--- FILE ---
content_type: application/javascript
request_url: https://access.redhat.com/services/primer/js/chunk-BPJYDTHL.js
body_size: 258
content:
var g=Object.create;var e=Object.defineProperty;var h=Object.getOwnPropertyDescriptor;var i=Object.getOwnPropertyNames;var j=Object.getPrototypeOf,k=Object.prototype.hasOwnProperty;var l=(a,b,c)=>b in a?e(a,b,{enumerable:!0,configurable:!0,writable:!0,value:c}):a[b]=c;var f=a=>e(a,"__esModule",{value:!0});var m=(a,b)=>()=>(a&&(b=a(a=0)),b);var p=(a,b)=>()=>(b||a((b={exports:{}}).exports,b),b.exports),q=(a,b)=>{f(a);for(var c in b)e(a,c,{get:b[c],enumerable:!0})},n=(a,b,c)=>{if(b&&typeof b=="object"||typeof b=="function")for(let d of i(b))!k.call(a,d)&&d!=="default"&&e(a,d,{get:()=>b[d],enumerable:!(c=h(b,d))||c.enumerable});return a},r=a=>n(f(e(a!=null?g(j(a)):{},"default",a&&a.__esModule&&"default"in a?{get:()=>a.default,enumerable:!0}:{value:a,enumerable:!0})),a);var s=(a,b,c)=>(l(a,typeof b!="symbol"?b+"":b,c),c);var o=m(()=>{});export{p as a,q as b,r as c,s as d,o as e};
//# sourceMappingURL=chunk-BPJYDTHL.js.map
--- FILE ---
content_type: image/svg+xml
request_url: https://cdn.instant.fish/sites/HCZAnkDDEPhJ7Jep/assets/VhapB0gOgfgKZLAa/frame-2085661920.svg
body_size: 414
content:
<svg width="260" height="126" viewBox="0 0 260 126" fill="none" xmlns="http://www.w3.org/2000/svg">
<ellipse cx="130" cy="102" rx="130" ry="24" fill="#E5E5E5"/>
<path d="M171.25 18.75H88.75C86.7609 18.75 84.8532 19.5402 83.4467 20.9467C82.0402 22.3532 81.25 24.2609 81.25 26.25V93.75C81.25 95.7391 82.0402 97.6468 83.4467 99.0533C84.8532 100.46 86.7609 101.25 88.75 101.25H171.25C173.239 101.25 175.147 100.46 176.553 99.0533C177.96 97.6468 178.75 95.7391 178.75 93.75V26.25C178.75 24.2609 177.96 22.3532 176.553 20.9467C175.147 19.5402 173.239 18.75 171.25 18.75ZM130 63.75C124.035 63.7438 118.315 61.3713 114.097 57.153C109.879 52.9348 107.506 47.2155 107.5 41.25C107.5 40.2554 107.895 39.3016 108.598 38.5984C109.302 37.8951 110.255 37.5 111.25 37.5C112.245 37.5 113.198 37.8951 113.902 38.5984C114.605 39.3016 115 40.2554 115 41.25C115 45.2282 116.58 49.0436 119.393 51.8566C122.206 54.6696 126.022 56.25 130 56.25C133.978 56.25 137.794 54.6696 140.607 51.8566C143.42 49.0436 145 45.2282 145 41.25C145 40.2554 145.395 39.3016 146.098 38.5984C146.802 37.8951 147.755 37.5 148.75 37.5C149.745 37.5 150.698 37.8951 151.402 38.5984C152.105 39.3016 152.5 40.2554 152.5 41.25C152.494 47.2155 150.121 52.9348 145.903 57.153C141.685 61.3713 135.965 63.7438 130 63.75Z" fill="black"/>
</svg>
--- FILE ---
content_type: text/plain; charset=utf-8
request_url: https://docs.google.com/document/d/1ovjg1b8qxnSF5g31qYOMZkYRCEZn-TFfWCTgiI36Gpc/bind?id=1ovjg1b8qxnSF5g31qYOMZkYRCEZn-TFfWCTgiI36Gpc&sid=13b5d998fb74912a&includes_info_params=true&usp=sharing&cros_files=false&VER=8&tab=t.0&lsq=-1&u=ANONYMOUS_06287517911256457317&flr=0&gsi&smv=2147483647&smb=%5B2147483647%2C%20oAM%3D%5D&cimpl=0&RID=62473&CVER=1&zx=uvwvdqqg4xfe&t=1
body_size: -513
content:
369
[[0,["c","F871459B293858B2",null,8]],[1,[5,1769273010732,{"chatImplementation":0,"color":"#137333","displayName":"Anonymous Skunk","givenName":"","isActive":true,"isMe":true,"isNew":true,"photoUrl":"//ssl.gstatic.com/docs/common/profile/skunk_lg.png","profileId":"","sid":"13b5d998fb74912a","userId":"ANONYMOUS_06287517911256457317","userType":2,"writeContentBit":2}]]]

= = = = =

§ Problem details
Reproduce each line from the records that contains the word "BPJYDTHL".

§ Exercise output
request_url: https://access.redhat.com/services/primer/js/chunk-BPJYDTHL.js
//# sourceMappingURL=chunk-BPJYDTHL.js.map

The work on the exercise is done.